Microsoft, in it's infinite wisdom, no longer allows OEM users of Windows 7 to download a legitimate copy of the Windows 7 distribution media (only those with Retail licence keys are allowed to perform the download). Fortunately, there are ways around this stupid restriction (without resorting to the virus and root kit infected 'Torrents') - see, for example, this web page
A file - ei.cfg - determines the 'version' (Retail, OEM, Home, Pro etc.). If you delete this file before burning the DVD, you will be asked to choose the version at install time. NOTE the OEM version only works with a motherboard BIOS that has the Win7 'signature', the Retail version only works if you have a valid Licence Key.
Downgrading Win7 'Ultimate' to 'Pro'
Most Windows 10 OEM shipped PC's come with a motherboard BIOS that supports Windows 7. You can use 'any' Windows 7 OEM install media, just make sure you select the right 'version' = 10 Pro supports a 'downgrade' to 7 Pro, (and 10 Home to 7 Home etc) = 7 Pro won't 'activate' on a Windows 10 Home motherboard, although you can install for a 30 day 'trial'
When 'downgrading' your Win10 to Win7, it's tempting to choose the 'Ultimate' version of Win 7.

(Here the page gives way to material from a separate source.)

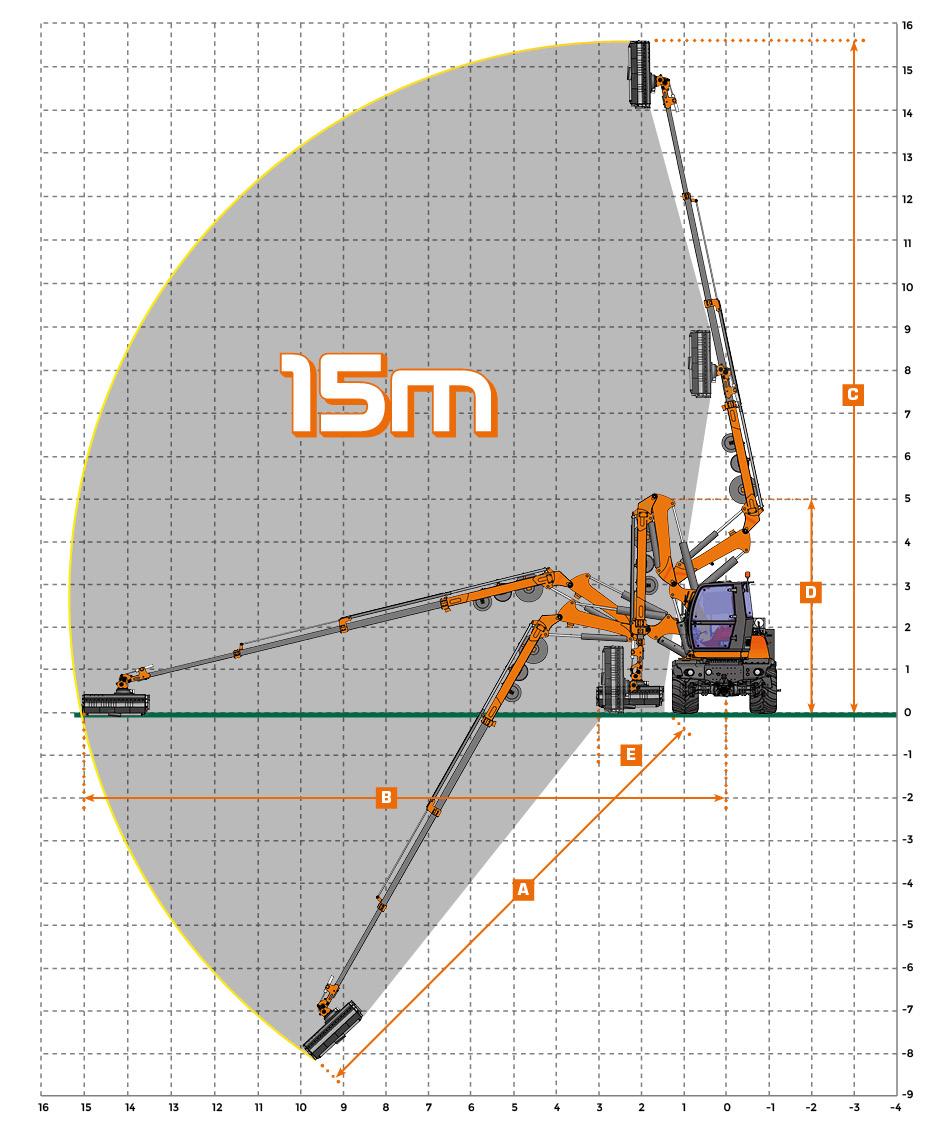 ilf athena - diagramme arbeit - energreen germany - die technik für die profis in der grünpflege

However, whilst your hardware may work fine with Win 7 'Ultimate', chances are you will discover your Motherboard BIOS only supports 'Home' (or Pro) and refuses to 'validate' your installation. Since Microsoft expects you to pay an arm and a leg for a 'retail' Ultimate licence, chances are you will then decide that Pro or Home will be all you need :-) It's at this point you will discover you can't 'downgrade' = if you try to do so, you will get the ever-so-helpful "Your version of Windows is more recent than the one you are trying to upgrade to. Windows cannot complete the upgrade." message. To avoid having to do a complete re-install, see my 'Downgrading Windows 7' note below WARNING. If you want 32bit WinXP 'emulation' you will need at least Win 7 Pro. NOTE ALSO, if you used 'bit locker' (which is only in Ultimate) to encrypt your drive, you had better decrypt it before downgrading :-)
(+) Downgrading Windows 7
When this was released, Microsoft offered 'free upgrades' to users of older systems. The 'free upgrade' offer is now 'closed', however it is still possible to re-install Win 10 onto a PC that was previously upgraded
The problem is, you MUST generate your 're-install' system disk from your already upgraded system ! If your hard drive crashes before you generate the re-install disk, too bad, you will have to pay for a full Licence
Win 10 Home to Pro
The free upgrade was on a 'like for like' basis = so if you started with Win 7/8 Home, your got Win 10 Home (and Win 7/8 Pro got you Win 10 Pro).
Microsoft allows a Win 10 Home user to 'upgrade' to Win 10 Pro on payment of a fee. They even allow you to 'test' Win 10 Pro on your Home system before paying the fee. There is no time limit on the 'test' = you can run Pro 'for ever' (so far) without paying the upgrade fee. During the 'test' you can't change the 'look and feel' of the desktop as 'nag' text appears in the bottom right-hand corner.